Melvin Mora has been moved from shortstop to center field, but still could back up at his former position. If left fielder Delino DeShields isn't traded, he'd be an option at second base when Jerry Hairston needs a rest. But ideally, the Orioles would like a utility infielder capable of filling those spots.

Jesse Garcia didn't pan out, and he was traded to the Braves for Sisco on Dec. 19. Sisco wasn't blindsided by the transaction because he had heard some talk, most of it coming from his agent, that the Braves were going to move him.
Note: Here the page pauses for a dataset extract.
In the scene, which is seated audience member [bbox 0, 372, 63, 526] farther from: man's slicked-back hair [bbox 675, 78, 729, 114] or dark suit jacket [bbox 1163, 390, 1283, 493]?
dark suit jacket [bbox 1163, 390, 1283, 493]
But he didn't expect to be with the Orioles.

"That kind of blew me away. I never would have imagined Baltimore. But I'm really happy about it because with the personnel that was with Atlanta, I saw myself with not quite the opportunity that I have here. This is kind of a neat thing," he said.

"It surprised me at first, but once it settled in and I realized what had happened, this is probably a better opportunity."
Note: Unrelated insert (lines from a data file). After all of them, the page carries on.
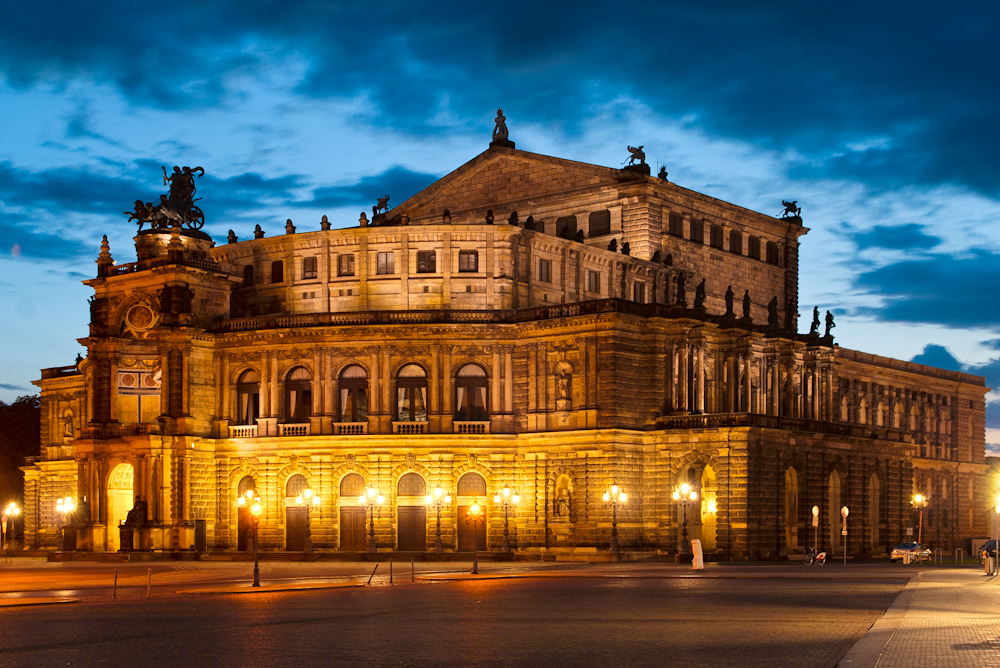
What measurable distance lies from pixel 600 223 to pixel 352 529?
28635mm

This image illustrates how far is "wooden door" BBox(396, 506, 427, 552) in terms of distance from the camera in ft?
281

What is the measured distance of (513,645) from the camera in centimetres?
2847

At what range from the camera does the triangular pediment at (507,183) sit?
328 ft

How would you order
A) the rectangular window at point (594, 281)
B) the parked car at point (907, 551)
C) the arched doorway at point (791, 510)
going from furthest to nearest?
the rectangular window at point (594, 281) < the arched doorway at point (791, 510) < the parked car at point (907, 551)

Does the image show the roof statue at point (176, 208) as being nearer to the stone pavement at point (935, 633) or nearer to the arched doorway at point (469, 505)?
the arched doorway at point (469, 505)

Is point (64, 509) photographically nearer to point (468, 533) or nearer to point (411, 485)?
point (411, 485)

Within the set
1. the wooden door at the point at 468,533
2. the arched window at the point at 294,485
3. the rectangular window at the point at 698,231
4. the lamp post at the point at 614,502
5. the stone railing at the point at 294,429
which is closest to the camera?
the lamp post at the point at 614,502

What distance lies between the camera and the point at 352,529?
285ft

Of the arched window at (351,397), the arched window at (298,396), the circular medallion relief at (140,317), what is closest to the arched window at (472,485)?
the arched window at (351,397)

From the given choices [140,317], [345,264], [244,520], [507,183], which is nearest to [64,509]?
[140,317]

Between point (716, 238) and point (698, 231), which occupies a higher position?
point (698, 231)

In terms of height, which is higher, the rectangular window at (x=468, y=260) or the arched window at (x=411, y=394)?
the rectangular window at (x=468, y=260)

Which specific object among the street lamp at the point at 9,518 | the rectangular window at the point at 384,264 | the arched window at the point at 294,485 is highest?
the rectangular window at the point at 384,264

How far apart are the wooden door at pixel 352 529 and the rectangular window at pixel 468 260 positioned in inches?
656
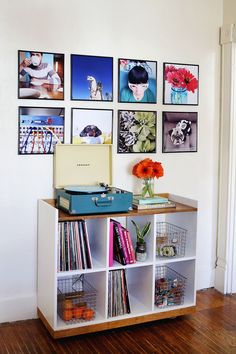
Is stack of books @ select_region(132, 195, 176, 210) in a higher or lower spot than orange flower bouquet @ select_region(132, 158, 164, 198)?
lower

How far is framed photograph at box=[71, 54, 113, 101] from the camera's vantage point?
125 inches

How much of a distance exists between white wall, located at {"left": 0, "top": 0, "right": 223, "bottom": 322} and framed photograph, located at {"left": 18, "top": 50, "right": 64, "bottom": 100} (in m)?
0.04

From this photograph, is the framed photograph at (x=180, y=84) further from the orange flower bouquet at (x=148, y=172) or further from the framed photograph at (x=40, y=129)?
the framed photograph at (x=40, y=129)

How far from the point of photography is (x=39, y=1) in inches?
119

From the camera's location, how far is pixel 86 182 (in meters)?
3.24

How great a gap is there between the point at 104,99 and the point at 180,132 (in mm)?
668

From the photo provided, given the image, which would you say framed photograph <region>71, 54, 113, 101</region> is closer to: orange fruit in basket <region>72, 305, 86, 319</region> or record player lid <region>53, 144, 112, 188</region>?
record player lid <region>53, 144, 112, 188</region>

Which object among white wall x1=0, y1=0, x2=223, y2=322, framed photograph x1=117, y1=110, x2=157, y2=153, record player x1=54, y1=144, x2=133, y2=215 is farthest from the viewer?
framed photograph x1=117, y1=110, x2=157, y2=153

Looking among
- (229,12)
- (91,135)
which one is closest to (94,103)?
(91,135)

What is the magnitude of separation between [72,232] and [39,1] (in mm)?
1502

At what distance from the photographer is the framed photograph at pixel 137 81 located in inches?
131

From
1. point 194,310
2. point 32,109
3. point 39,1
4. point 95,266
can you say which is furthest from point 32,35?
point 194,310

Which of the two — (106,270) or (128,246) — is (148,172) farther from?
(106,270)

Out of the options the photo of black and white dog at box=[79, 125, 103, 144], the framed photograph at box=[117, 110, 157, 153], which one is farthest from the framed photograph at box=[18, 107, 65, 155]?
the framed photograph at box=[117, 110, 157, 153]
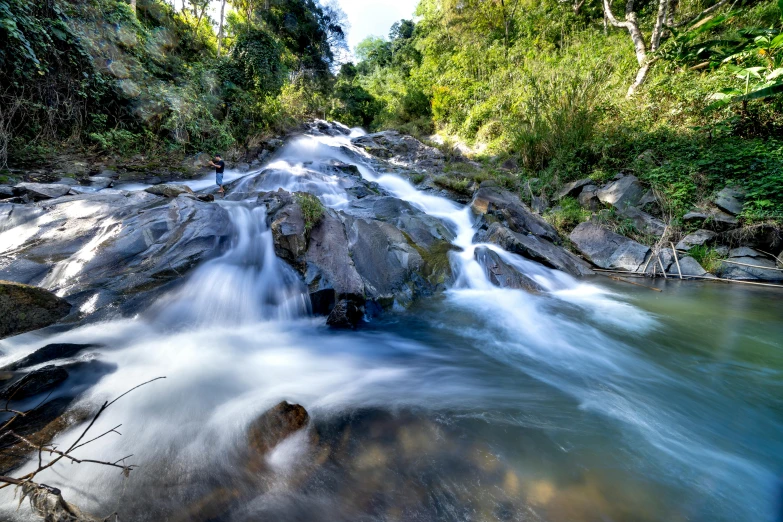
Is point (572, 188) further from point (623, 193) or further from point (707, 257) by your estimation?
point (707, 257)

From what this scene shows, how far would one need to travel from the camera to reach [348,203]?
25.8ft

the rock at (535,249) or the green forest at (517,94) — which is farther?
the green forest at (517,94)

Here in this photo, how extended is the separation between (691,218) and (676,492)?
697 centimetres

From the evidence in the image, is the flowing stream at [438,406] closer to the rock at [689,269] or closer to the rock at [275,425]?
the rock at [275,425]

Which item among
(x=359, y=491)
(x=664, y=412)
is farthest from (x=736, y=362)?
(x=359, y=491)

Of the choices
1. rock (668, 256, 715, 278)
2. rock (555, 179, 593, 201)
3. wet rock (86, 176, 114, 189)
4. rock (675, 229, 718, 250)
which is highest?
rock (555, 179, 593, 201)

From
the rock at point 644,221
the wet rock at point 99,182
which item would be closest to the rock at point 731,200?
the rock at point 644,221

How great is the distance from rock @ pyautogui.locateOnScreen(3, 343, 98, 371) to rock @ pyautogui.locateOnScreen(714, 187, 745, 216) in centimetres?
1048

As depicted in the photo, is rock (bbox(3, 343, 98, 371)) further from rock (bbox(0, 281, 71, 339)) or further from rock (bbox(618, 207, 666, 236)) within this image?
rock (bbox(618, 207, 666, 236))

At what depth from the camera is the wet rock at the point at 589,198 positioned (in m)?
7.78

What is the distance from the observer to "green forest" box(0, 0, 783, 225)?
262 inches

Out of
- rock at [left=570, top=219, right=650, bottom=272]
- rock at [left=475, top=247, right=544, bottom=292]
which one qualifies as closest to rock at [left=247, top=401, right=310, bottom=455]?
rock at [left=475, top=247, right=544, bottom=292]

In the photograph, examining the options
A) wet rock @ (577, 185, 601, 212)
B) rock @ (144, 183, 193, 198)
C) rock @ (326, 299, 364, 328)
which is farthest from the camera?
wet rock @ (577, 185, 601, 212)

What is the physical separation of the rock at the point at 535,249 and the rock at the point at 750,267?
7.86ft
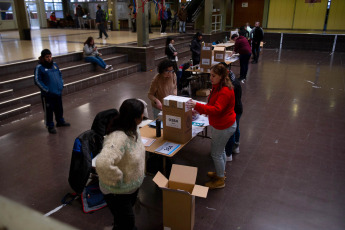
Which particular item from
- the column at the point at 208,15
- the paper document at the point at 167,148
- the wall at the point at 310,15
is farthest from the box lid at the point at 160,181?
the wall at the point at 310,15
His chance at wearing a Royals uniform and perhaps starting at second base ended with injuries during the 1994 and '95 seasons. Sisco fractured his neck and broke his back and left arm in a horrific snowmobile accident, causing him to miss half of the next season, then suffered a broken ankle while chasing a fly ball during his first game in the outfield.
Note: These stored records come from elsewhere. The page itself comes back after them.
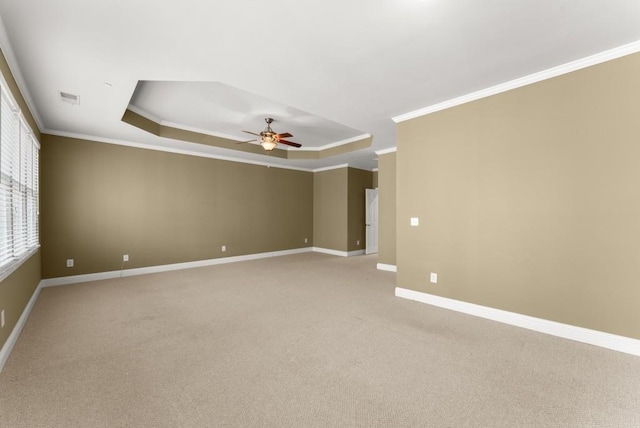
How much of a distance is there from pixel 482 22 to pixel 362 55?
3.25 feet

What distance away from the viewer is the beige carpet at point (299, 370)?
1.79 m

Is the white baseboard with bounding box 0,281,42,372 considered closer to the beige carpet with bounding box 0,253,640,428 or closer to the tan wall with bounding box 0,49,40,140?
the beige carpet with bounding box 0,253,640,428

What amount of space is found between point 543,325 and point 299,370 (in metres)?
2.65

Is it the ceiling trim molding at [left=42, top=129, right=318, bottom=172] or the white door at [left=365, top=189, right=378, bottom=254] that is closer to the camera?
the ceiling trim molding at [left=42, top=129, right=318, bottom=172]

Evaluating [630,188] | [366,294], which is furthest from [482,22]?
[366,294]

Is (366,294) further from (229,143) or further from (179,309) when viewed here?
(229,143)

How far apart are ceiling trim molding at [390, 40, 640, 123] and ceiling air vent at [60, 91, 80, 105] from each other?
444 centimetres

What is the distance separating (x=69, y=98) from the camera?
143 inches

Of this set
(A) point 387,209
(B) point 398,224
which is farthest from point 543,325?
(A) point 387,209

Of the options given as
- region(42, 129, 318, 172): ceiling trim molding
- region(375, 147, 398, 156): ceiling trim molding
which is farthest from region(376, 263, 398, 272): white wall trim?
region(42, 129, 318, 172): ceiling trim molding

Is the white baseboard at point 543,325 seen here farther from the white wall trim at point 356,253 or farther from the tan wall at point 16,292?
the tan wall at point 16,292

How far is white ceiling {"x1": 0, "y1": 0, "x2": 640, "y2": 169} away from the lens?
2.10 metres

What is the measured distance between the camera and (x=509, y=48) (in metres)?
2.59

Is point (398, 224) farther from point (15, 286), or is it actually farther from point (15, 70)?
point (15, 70)
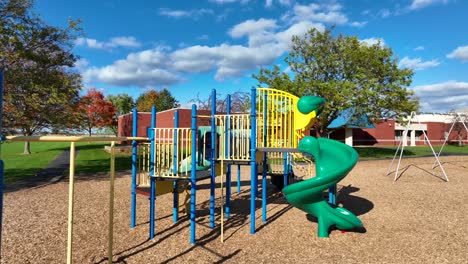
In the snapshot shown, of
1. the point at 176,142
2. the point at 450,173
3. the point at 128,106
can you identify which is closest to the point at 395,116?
the point at 450,173

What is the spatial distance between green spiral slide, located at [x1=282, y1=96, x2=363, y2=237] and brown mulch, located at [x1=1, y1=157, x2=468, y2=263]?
0.34m

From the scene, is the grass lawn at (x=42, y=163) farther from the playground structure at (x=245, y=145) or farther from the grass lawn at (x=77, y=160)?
the playground structure at (x=245, y=145)

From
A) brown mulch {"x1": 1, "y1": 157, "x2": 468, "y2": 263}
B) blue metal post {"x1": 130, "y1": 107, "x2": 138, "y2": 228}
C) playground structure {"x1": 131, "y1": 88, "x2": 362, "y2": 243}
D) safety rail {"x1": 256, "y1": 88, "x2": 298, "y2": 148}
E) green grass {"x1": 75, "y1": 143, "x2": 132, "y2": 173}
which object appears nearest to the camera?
brown mulch {"x1": 1, "y1": 157, "x2": 468, "y2": 263}

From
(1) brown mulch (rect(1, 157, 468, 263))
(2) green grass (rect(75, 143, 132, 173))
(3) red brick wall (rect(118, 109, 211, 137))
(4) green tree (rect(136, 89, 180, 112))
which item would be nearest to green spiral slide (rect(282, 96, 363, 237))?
(1) brown mulch (rect(1, 157, 468, 263))

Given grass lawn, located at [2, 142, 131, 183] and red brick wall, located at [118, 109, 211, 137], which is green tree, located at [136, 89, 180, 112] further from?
grass lawn, located at [2, 142, 131, 183]

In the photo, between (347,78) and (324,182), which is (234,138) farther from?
(347,78)

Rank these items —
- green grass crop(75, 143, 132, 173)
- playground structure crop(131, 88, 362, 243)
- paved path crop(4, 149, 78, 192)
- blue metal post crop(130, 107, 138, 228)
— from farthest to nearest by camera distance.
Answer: green grass crop(75, 143, 132, 173) < paved path crop(4, 149, 78, 192) < blue metal post crop(130, 107, 138, 228) < playground structure crop(131, 88, 362, 243)

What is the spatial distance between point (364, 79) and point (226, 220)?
17.7 m

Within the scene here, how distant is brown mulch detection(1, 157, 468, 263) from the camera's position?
526 centimetres

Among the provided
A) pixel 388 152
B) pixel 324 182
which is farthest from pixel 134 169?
pixel 388 152

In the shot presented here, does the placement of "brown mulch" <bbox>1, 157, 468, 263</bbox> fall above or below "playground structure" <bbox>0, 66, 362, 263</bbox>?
below

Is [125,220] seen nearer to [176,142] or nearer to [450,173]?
[176,142]

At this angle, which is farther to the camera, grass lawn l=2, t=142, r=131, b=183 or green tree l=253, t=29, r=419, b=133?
Answer: green tree l=253, t=29, r=419, b=133

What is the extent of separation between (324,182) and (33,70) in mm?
11990
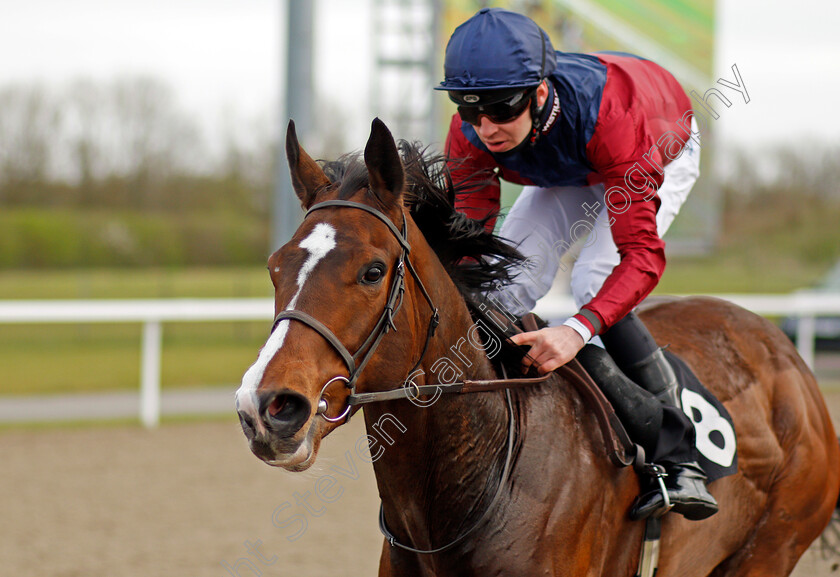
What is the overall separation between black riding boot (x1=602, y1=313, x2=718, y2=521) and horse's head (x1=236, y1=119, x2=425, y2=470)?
0.90 m

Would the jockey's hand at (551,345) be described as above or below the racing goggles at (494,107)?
below

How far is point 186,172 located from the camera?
20.6 m

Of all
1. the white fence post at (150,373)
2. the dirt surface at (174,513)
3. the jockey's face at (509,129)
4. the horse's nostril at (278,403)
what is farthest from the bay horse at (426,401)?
the white fence post at (150,373)

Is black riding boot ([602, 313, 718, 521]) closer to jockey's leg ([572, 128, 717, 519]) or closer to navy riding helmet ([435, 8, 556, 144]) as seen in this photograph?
jockey's leg ([572, 128, 717, 519])

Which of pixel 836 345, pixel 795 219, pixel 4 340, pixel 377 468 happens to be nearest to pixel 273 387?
pixel 377 468

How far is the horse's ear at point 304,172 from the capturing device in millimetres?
2133

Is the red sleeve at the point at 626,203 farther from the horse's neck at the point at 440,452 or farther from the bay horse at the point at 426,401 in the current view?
the horse's neck at the point at 440,452

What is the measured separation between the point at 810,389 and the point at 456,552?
5.90 feet

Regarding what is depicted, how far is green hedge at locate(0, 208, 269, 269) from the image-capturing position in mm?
18844

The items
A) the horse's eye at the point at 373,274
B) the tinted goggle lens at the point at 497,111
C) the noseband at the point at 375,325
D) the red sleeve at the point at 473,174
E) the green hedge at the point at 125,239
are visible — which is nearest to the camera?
the noseband at the point at 375,325

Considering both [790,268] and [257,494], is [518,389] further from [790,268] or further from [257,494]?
[790,268]

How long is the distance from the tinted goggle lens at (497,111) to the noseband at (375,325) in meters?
0.47

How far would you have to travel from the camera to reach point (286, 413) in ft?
5.49

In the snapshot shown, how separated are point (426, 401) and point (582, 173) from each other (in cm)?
95
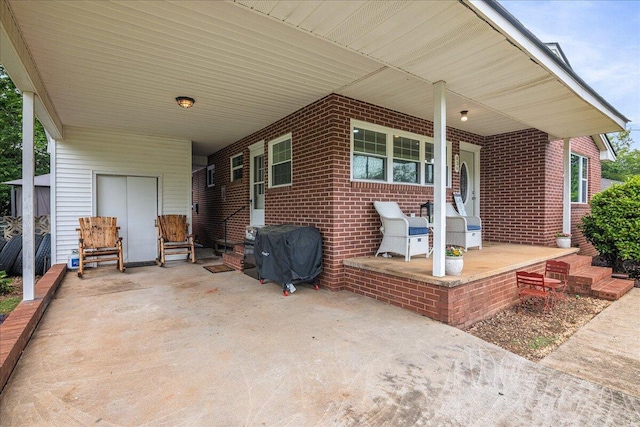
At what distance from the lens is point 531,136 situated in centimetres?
664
"I've had a couple of setbacks, and they caused me to start playing other positions," he said. "They didn't see me as their second baseman anymore because they had other guys who came up and did the job at second base, to their credit. I started moving around. I started at third more, and then short. And then they started playing me in the outfield, and I started catching bullpens. It was a slow transition. About 1995, I started to realize I'd be better off learning other positions."

How he survived the crash is a wonder. It happened the day after Christmas in Ohio in 1993, with his father-in-law riding ahead of him. He was found curled up in a ball in a ditch, the shield of his helmet covered with blood.

"I started skidding and corrected it," he said. "I was going off into this field, but it shallowed out and looked much flatter than it was. I hit something and was ejected, and I was knocked out. My father-in-law saw the sled going without me on it and came back. It almost gave him a heart attack. He thought I was gone. I had rocks embedded in my helmet, all the way through. Basically I was just pile-drived right into this ditch.

"He went to get help and I woke up. The first thing I heard was the engine of the sled going, and that's kind of what brought me back. I was thinking, `I should still be on that.' "

Sisco managed to walk away, certain only that he had broken his arm. His first clue was the way it hung at his side. He'd find out later about the neck injury and the fractured vertebra.

"I felt like I was coming out of a surgery. Things get real bright and start rattling around in your head," he said.

"I went into shock as soon as they came driving up in a Jeep."

His back and neck were fully healed by March, but his arm still had a gap in it that kept him out for half the season.

He found religion during that difficult period, "not really as a result of the accident but just because I was missing something in my life," he said.

"I fully see how God has manipulated the whole thing, has controlled the entire scenario from then until now. It's just been neat to look back and see how, at that point, I could have been done. I could have been out of the game. For some reason, I've stayed in it."

He stays off snowmobiles at the insistence of his family. "My sister-in-law and brother-in-law sold them, not right away but soon after that," he said.

"It gave everybody on that side of the family quite a scare. I feel the best about it because I don't remember a thing. The last thing I remember was seeing the speedometer just under 60, and I went, `Whew, I missed the fence post.' But I don't know if I missed it or not."